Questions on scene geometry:
===============
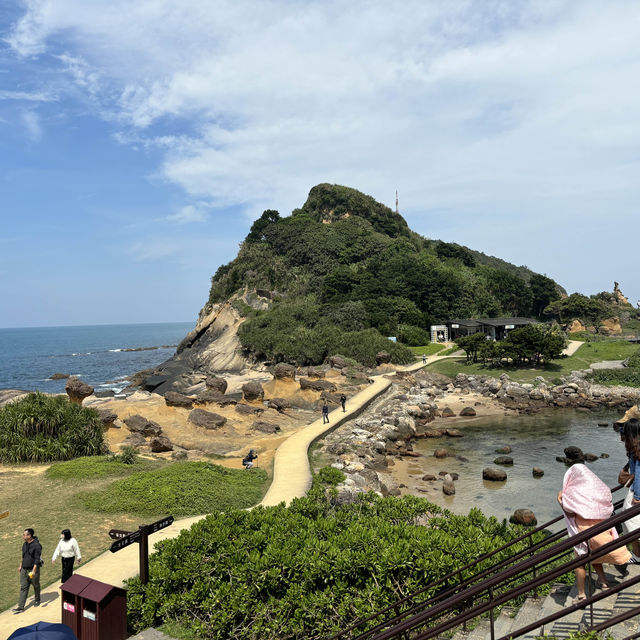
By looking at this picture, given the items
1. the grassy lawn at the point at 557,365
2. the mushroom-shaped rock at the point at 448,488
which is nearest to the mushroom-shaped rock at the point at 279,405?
the mushroom-shaped rock at the point at 448,488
===============
▸ What you should do
Please format every line of the rows above as a Markdown table with the columns "No." and "Line", numbering the lines in order. Skip blank lines and leave the pictures out of the answer.

▸ Output
| No. | Line |
|---|---|
| 1 | By looking at this picture, given the items |
| 2 | 1. the grassy lawn at the point at 557,365 |
| 3 | 2. the mushroom-shaped rock at the point at 448,488 |
| 4 | which is nearest to the mushroom-shaped rock at the point at 279,405? |
| 5 | the mushroom-shaped rock at the point at 448,488 |